Construction and Real Estate:

The construction sector, driven by both residential and infrastructure projects, plays a crucial role in NSW's economy. Real estate, including commercial and residential properties, contributes to economic activity and employment.

Education and Research:

NSW is a leader in education and research, home to prestigious universities and institutions that attract students from around the globe. The education sector is a significant contributor to the state's economy, fostering innovation and skilled labor.
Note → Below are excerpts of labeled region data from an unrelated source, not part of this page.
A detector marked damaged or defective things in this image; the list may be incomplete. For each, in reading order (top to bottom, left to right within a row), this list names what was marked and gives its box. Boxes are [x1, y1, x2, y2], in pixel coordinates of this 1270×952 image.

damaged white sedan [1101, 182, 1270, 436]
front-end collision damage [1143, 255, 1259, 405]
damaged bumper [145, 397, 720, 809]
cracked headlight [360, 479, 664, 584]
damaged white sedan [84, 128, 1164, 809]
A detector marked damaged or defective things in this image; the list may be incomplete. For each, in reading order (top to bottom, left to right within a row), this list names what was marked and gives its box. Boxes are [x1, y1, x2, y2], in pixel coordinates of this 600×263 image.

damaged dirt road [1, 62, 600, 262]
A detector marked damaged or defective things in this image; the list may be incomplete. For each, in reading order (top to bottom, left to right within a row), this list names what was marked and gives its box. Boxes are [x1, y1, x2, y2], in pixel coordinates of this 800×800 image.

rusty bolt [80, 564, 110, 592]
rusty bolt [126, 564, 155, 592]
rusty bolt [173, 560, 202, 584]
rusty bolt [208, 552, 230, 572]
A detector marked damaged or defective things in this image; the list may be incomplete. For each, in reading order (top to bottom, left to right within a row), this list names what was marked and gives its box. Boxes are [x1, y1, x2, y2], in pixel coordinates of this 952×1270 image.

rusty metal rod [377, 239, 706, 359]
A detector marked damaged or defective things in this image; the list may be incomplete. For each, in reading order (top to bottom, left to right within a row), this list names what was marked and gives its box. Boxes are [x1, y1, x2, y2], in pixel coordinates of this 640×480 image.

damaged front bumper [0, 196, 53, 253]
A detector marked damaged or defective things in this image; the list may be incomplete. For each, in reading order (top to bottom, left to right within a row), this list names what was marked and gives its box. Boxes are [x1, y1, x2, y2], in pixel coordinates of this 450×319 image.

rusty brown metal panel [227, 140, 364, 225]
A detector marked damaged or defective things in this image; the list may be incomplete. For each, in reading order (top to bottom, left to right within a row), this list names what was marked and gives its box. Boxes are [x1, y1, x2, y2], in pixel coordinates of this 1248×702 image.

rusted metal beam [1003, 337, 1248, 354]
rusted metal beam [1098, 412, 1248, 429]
Challenges and Opportunities

NSW faces several challenges, including managing population growth, environmental sustainability, and economic inequality. However, these challenges also present opportunities for innovation in areas such as renewable energy, sustainable agriculture, and smart infrastructure, ensuring the state's economy remains resilient and competitive.

The economy of New South Wales is diverse, dynamic, and integral to Australia's overall prosperity. With its blend of industries, from finance and technology to agriculture and tourism, NSW demonstrates the strength of a balanced and innovative economy. Looking forward, NSW is well-positioned to continue its economic leadership, driving forward with innovation, sustainability, and inclusivity at the heart of its economic strategy.